# 用SVD实现ridge regression

今天在实现岭回归的时候发现了一个问题，我写好了如下的岭回归代码，接着我将正则化系数设为0（退化为线性回归），输出拟合曲线的系数，然后我又将其与线性回归的系数输出进行比较，发现两者不一致且相差很大。

In [6]:
import numpy as np
import matplotlib.pyplot as plt
def polyfit(x, t, M):
    '''polynomial curve fitting
    # Arguments:
        x: vector of input variables
        t: targets of input variables
        M: degree of polynomial model
    # Returns:
        coefficients of the polynomial model
    '''
    X = np.array([[xx ** m for m in range(M+1)] for xx in x], dtype='float32')

○ ○ ○ ○

练习说明:
所给文本中，作者把正则化系数设为多少，使岭回归退化为线性回归？

○ ○ ○ ○

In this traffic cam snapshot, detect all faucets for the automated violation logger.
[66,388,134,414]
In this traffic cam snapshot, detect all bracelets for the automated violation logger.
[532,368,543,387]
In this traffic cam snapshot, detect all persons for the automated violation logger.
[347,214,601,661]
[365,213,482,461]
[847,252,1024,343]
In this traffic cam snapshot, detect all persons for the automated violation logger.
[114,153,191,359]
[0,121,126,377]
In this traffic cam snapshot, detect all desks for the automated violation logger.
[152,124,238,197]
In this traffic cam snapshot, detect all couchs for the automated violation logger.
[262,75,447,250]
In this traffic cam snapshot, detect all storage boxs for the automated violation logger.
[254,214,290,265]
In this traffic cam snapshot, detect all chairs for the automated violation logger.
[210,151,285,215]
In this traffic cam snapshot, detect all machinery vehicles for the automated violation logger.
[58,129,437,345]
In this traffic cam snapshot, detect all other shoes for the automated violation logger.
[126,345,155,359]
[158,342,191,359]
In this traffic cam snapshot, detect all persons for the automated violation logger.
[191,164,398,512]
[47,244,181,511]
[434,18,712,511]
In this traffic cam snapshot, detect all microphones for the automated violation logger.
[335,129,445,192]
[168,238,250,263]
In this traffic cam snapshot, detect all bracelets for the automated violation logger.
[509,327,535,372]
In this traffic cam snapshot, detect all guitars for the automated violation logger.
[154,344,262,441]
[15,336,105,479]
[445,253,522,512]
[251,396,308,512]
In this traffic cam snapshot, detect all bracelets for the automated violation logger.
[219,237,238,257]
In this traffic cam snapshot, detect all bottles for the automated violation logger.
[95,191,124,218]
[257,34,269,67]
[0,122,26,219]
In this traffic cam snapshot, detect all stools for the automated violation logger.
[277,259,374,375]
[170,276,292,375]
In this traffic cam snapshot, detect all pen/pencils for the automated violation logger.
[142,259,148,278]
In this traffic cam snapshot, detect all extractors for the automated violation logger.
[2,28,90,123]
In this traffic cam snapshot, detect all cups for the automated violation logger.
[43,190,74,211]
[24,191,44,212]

○ ○ ○ ○

参考答案:
设为0。